L’annonce d’un financement adéquat pour les cinq prochaines années, assurant la survie de l’Observatoire du Mont-Mégantic (OMM), a fait pousser un soupir de soulagement à certains, et a fait ressentir une bouffée de fierté et d’enthousiasme à d’autres. Car l’OMM représente l’équivalent d’une Tour Eiffel pour les MRC du Granit et du Haut-Saint-François, sur le plan touristique pour l’économie régionale.

« En 1978, il n’y avait qu’une poignée de chercheurs. Ça a beaucoup changé », affirme René Doyon, directeur de l’OMM. « C’est devenu un tremplin, un pivot pour l’astronomie québécoise, une force pour l’astrophysique canadienne. Les petits télescopes comme le nôtre sont encore nombreux dans le monde, car encore pertinents. Le nôtre est une plate-forme unique pour le développement technologique et la formation d’un personnel compétent que l’on retrouve maintenant partout dans le monde. »
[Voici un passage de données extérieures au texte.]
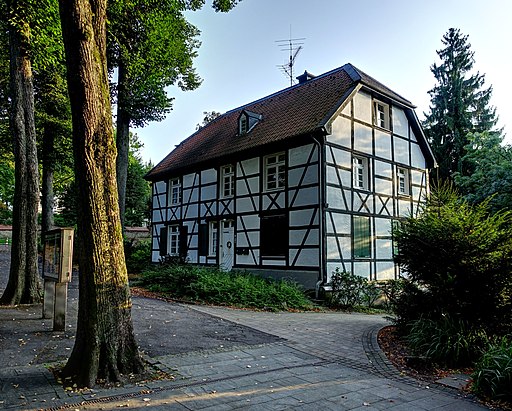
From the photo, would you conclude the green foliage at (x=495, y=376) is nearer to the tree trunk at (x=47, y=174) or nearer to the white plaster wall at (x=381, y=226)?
the white plaster wall at (x=381, y=226)

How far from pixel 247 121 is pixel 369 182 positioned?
6.11m

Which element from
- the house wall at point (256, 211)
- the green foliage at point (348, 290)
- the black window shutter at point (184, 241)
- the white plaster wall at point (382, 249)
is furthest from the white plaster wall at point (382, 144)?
the black window shutter at point (184, 241)

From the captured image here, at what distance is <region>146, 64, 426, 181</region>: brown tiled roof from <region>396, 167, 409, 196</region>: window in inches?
112

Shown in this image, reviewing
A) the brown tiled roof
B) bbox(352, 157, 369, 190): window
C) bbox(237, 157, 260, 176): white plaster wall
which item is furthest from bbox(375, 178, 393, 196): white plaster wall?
bbox(237, 157, 260, 176): white plaster wall

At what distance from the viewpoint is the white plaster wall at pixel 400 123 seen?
57.6 ft

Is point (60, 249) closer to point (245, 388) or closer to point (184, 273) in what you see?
point (245, 388)

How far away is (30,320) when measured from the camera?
7887 mm

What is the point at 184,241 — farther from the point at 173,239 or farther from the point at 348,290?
the point at 348,290

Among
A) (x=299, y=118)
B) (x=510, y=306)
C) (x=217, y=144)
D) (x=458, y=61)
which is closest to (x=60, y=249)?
(x=510, y=306)

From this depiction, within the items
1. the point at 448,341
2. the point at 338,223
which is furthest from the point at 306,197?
the point at 448,341

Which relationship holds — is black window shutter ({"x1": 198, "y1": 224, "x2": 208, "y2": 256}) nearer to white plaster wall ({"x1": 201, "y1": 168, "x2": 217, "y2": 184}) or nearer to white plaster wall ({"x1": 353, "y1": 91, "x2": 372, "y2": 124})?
white plaster wall ({"x1": 201, "y1": 168, "x2": 217, "y2": 184})

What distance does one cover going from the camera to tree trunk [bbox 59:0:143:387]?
15.7 ft

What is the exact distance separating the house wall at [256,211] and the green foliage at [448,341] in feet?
23.1

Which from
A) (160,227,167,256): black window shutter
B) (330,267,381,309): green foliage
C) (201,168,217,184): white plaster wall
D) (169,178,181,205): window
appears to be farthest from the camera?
(169,178,181,205): window
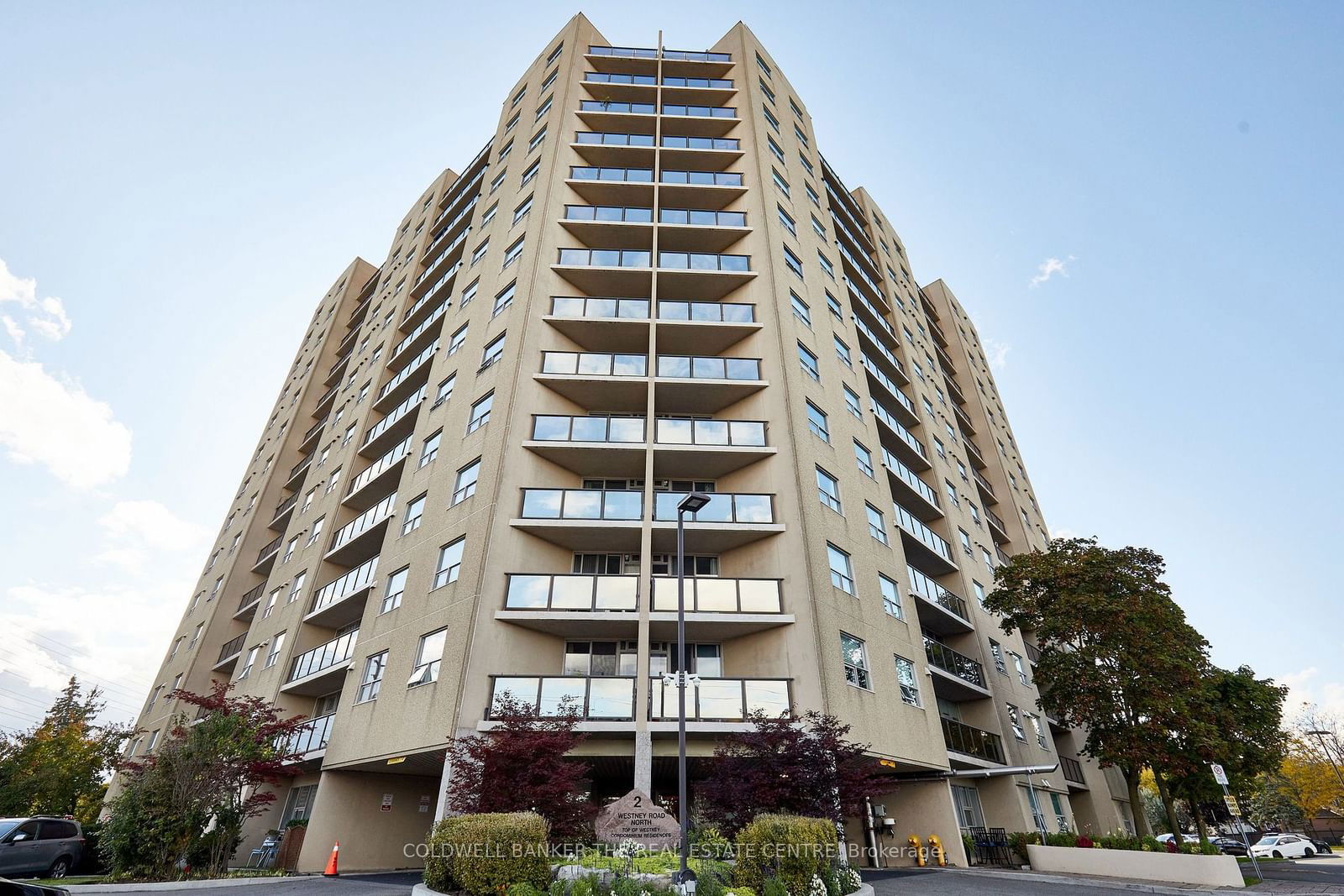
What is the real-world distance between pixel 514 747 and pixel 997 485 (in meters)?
40.7

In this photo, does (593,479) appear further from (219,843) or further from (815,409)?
(219,843)

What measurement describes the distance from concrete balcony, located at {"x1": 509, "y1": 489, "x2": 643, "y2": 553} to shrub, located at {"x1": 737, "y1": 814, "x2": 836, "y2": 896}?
10.5 metres

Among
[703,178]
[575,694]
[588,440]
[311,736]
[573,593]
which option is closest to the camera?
[575,694]

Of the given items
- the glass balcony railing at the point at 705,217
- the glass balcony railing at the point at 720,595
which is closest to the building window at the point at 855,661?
the glass balcony railing at the point at 720,595

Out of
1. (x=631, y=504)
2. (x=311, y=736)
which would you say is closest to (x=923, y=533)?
(x=631, y=504)

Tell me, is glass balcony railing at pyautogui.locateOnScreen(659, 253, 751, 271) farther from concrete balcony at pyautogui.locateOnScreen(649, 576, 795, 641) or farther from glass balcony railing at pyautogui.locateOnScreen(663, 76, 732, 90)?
glass balcony railing at pyautogui.locateOnScreen(663, 76, 732, 90)

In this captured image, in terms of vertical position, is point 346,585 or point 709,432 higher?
point 709,432

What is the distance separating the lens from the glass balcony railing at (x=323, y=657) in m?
24.7

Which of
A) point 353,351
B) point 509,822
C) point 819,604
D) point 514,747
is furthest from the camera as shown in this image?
point 353,351

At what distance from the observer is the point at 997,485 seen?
4741 centimetres

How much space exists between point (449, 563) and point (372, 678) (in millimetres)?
4400

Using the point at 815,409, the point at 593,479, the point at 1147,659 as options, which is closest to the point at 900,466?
the point at 815,409

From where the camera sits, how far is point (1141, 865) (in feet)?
65.1

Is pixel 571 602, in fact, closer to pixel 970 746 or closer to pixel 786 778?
pixel 786 778
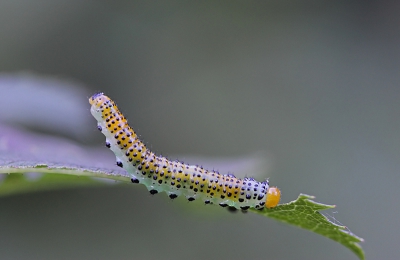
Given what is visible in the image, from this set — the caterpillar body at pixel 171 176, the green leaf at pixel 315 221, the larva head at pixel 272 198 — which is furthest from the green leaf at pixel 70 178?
the caterpillar body at pixel 171 176

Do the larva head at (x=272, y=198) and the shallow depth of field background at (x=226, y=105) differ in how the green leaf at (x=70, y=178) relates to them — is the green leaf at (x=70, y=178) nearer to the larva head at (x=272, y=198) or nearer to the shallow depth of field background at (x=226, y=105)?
the larva head at (x=272, y=198)

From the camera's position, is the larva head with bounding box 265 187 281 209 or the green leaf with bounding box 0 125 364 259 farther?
the larva head with bounding box 265 187 281 209

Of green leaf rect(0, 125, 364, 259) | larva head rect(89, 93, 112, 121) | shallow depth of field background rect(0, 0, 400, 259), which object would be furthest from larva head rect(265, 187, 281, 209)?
shallow depth of field background rect(0, 0, 400, 259)

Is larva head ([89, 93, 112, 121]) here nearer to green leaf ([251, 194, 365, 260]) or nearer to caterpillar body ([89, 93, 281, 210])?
caterpillar body ([89, 93, 281, 210])

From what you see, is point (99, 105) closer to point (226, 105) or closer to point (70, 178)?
point (70, 178)

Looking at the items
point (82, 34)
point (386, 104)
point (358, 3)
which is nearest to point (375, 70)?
point (386, 104)

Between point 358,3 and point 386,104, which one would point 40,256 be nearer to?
point 386,104

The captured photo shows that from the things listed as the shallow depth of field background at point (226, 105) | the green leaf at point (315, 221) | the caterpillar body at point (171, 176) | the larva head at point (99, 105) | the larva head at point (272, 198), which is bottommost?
the green leaf at point (315, 221)
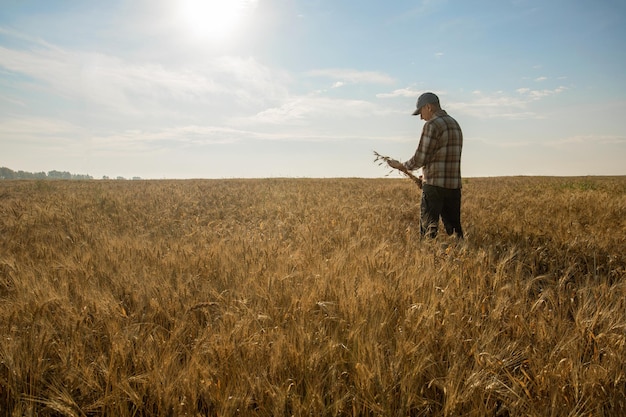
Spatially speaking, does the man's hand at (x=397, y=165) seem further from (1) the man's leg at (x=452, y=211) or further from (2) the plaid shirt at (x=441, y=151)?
(1) the man's leg at (x=452, y=211)

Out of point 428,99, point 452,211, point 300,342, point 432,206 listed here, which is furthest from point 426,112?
point 300,342

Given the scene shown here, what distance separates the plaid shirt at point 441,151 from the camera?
17.4ft

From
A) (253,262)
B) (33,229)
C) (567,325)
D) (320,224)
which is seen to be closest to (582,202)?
(320,224)

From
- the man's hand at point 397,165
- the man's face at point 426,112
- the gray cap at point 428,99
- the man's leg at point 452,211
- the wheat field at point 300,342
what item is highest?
the gray cap at point 428,99

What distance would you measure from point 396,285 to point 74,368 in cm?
219

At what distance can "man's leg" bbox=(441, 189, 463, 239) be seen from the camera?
5.61 m

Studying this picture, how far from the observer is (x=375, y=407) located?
1.59m

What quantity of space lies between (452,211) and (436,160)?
0.87 metres

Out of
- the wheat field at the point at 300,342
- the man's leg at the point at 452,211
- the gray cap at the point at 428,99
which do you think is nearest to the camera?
the wheat field at the point at 300,342

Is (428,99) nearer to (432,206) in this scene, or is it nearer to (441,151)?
(441,151)

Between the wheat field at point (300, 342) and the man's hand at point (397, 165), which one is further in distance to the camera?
the man's hand at point (397, 165)

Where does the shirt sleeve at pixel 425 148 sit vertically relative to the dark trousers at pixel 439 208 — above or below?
above

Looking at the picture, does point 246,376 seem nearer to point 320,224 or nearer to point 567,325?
point 567,325

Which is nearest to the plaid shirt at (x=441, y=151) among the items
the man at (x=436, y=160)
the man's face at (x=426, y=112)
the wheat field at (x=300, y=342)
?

« C’est aussi pour le public. Il passe ici 23 000 visiteurs par année. C’est donc un moteur économique en même temps qu’un fleuron de la recherche », souligne M. Doyon. « Je reviens du MIT, à Boston, qui gère un projet pour la NASA, auquel nous participons. Il y a plusieurs synergies comme celle-là. Entre autres, nous avons un projet d’un nouveau spectrographe unique au monde qui va servir de prototype pour de plus gros télescopes, de 30 à 40 mètres de diamètre, comme le gros projet du télescope James Webb, qui sera lancé en 2021. »

Une icône

« Je ne suis pas inquiet pour l’avenir… Ce financement est la preuve qu’ils veulent maintenir l’Observatoire! »

Pour sa part, Marie-Claude Bibeau a témoigné que « en tant que fille des Cantons-de-l’Est, je considère que c’est une icône. Je suis très fière. Nous avons travaillé deux ans et demi, c’était dans mes cinq priorités de campagne électorale. L’Observatoire a une réputation internationale qu’il faut maintenir! »

« L’Observatoire, c’est la clé qui nous donne accès à l’espace, qui nous permet de participer à l’exploration de l’espace comme nation. Par exemple, les yeux du gros projet de télescope James Webb seront canadiens! », s’est réjoui le recteur de l’Université de Montréal, Dr Guy Breton.